Stan Viniciusa: "Daliśmy mu dodatkowy dzień odpoczynku, ponieważ wciąż jest bardzo zmęczony. Jutro będzie do dyspozycji. Nie ma żadnych problemów".
Wrzawa po karnym Alvareza: "Dla nas mecz się skończył. Cieszymy się, że jesteśmy w ćwierćfinale. Skupiamy się na jutrzejszym meczu, który zamyka bardzo długą serię spotkań".
Zasada dwóch dotknięć: "Nie mam pojęcia, co bym zrobił. Takie są zasady i trzeba je respektować".
Asencio w kadrze Hiszpanii: "Cieszy mnie to. Zasłużył na to swoją pracą. Oby było to pierwsze powołanie z wielu".
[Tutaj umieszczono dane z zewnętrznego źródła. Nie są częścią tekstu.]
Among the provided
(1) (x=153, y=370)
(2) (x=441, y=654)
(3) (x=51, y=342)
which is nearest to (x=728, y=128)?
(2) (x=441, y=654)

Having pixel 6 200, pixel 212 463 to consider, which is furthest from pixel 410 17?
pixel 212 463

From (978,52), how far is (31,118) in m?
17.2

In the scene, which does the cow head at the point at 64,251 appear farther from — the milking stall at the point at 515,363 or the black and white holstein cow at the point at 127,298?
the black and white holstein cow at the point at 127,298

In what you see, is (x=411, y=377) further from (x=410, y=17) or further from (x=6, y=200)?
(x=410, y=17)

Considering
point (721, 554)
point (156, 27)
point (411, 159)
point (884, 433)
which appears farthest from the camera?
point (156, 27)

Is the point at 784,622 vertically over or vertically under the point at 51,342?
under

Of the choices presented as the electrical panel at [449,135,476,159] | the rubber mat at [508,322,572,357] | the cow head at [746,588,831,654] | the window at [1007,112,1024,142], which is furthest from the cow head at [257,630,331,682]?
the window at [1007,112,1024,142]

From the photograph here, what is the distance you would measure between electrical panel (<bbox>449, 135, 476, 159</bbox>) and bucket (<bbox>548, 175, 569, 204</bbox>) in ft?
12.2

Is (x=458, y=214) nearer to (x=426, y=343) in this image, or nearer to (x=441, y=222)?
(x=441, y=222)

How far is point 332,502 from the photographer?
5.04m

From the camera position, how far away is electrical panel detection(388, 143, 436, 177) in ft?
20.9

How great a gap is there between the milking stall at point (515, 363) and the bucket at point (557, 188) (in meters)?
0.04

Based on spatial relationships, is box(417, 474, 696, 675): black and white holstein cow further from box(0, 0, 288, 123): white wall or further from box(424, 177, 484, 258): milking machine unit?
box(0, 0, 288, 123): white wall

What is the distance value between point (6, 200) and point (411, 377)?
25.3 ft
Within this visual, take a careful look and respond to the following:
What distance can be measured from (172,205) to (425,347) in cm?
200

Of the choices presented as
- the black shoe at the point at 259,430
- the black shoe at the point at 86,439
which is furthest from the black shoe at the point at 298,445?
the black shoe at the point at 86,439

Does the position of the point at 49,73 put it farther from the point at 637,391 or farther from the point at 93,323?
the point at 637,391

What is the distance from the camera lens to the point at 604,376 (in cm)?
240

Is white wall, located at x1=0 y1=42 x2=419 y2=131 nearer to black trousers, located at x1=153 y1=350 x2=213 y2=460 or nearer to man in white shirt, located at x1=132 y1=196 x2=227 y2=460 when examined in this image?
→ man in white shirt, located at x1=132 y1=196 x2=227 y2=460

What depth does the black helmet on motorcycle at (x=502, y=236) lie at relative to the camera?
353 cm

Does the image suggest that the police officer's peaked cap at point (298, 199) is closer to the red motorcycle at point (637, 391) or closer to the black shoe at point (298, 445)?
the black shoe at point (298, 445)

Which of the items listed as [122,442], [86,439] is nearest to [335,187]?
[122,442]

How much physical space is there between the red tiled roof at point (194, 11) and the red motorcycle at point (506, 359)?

Vinicius słabszy w wielkich meczach: "Dla mnie to zawodnik nie do podważenia. Może mieć lepsze i gorsze momenty, ale nie złoszczę się na niego, jeśli zawodzi. Był tak ważny dla tego klubu, że nie mogę z tym dyskutować".
Stresujący sezon: "Tak, jest stresujący, ale tylko z jednego powodu: kalendarza. Od stycznia nie zatrzymywaliśmy się i graliśmy co trzy dni. Jutro będzie 21. lub 22. mecz od stycznia. To za dużo".